Sometimes, when documents are too large, we might need to break translations into paragraphs and perform `incontext translations`.

Example prompt:

In [None]:
prompt = """
Consider the following source side context:

A giant Buddha Amitabha statue, 27 metres tall and weighing 3,000 tonnes, was installed outside on the Lan Kha Mountain in 2010. It was adapted from a similar structure from the Ly Dynasty.
The Phat Tich Pagoda is associated with Tu Thuc’s meeting with a fairy. As the legend goes, there were endless peonies on Lan Kha Mountain and in the pagoda, leading a young woman to visit the pagoda one day to see the flowers. She carelessly broke a tree branch and was fined by the monks, but a local scholar, Tu Thuc, was also visiting the pagoda and offered his coat to compensate for the broken branch. They became friends and continued to meet at the pagoda. The woman ultimately invited Tu Thuc to visit her house, leading him to a peony forest and into a cave on the mountainside with an imperial palace with high walls and stone footsteps. She revealed that she was a fairy and they got married.
Every year, people visit the pagoda to take part in the peony festival, where they enjoy looking at the flowers, listening to quan ho (love duets) and poem recitations, and playing traditional games.
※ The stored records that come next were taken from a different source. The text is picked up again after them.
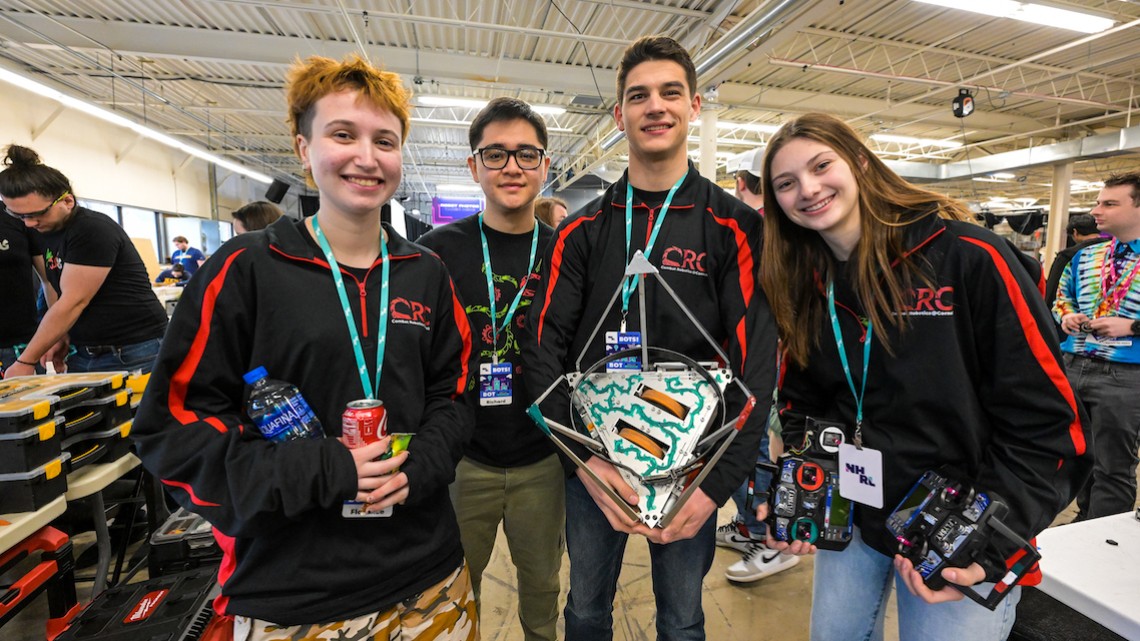 four students hold a robot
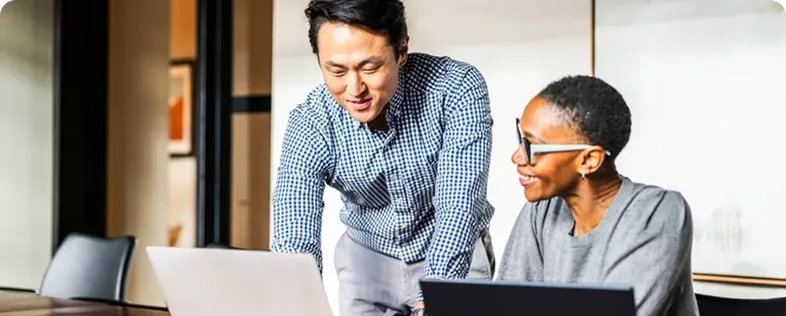 Two colleagues smiling while reviewing content together on a laptop in a meeting room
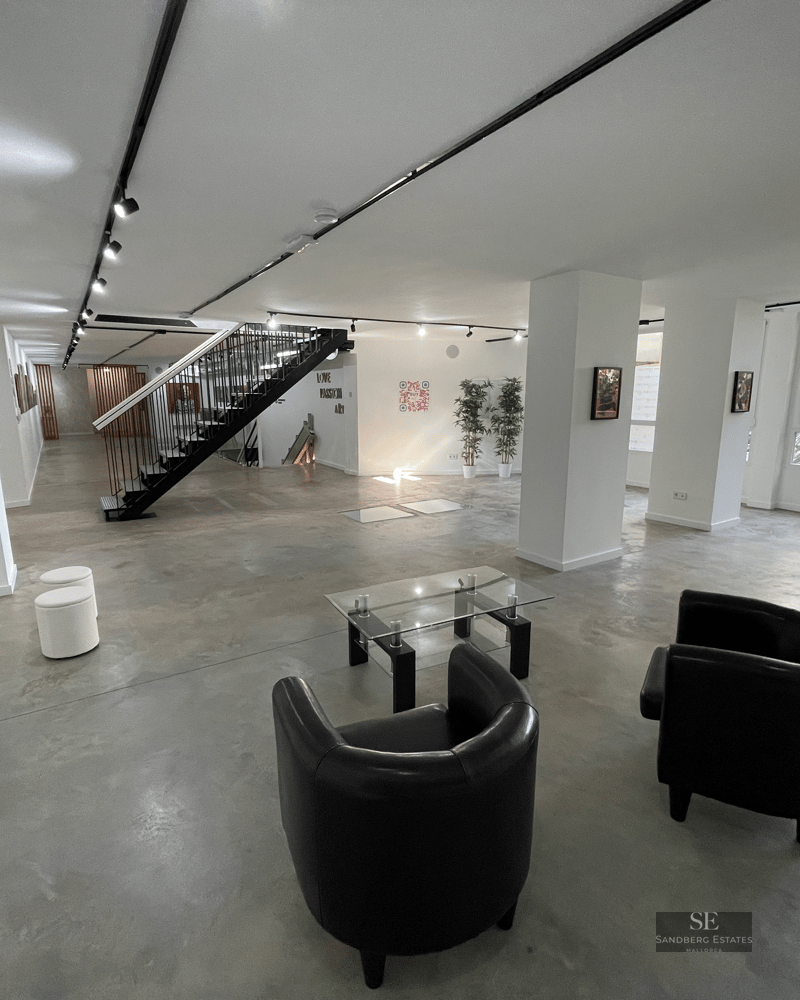 Spacious area with polished concrete floors, black leather armchairs, and a minimalist metal staircase.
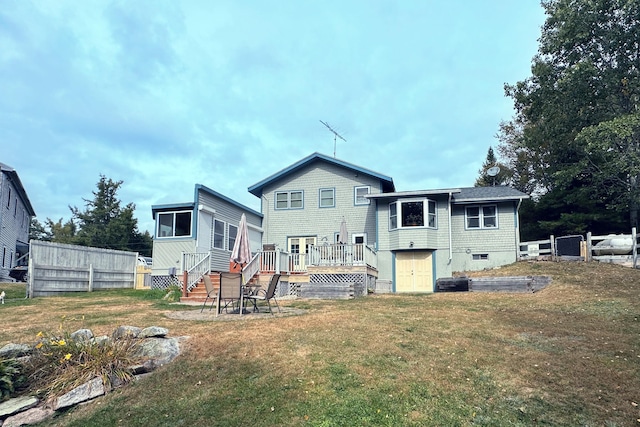 back of property featuring a yard, a wooden deck, and fence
The festival usually lasts two days.
The pagoda was recognised as a national relic site in 1962 and a special national relic site in 2014.

Using the source context, translate the sentence below into Chinese (Simplified):
The Phat Tich pagoda, a special national relic site located just 25 kilometres northeast of Hanoi, was built in 1057 on a mountain called Lan Kha during the reign of King Ly Thanh Tong (1054-72). It was reduced to ashes by French colonialists in 1948 and restored in 1987.
"""

In [None]:
# Call the model and show the output
output = predictor.predict(
    {
        "messages": [
            {"role": "user", "content": prompt},
        ],
        "max_tokens": 256,
        "temperature": 0.0,
    }
)

print(output["choices"][0]["message"]["content"])

## 4. Clean-up

### A. Delete endpoint and model

Once you are done using the endpoint, to avoid unnecessary costs, you can delete it and the model by running the following commands:

In [None]:
model.sagemaker_session.delete_endpoint(model_name)
model.sagemaker_session.delete_endpoint_config(model_name)

### B. Unsubscribe to the listing (optional)

If you would like to unsubscribe to the model package, follow these steps. Before you cancel the subscription, ensure that you do not have any [deployable model](https://console.aws.amazon.com/sagemaker/home#/models) created from the model package. Note - You can find this information by looking at the container name associated with the model. 

**Steps to unsubscribe to product from AWS Marketplace**:
1. Navigate to __Machine Learning__ tab on [__Your Software subscriptions page__](https://aws.amazon.com/marketplace/ai/library?productType=ml&ref_=mlmp_gitdemo_indust)
2. Locate the listing that you want to cancel the subscription for, and then choose __Cancel Subscription__  to cancel the subscription.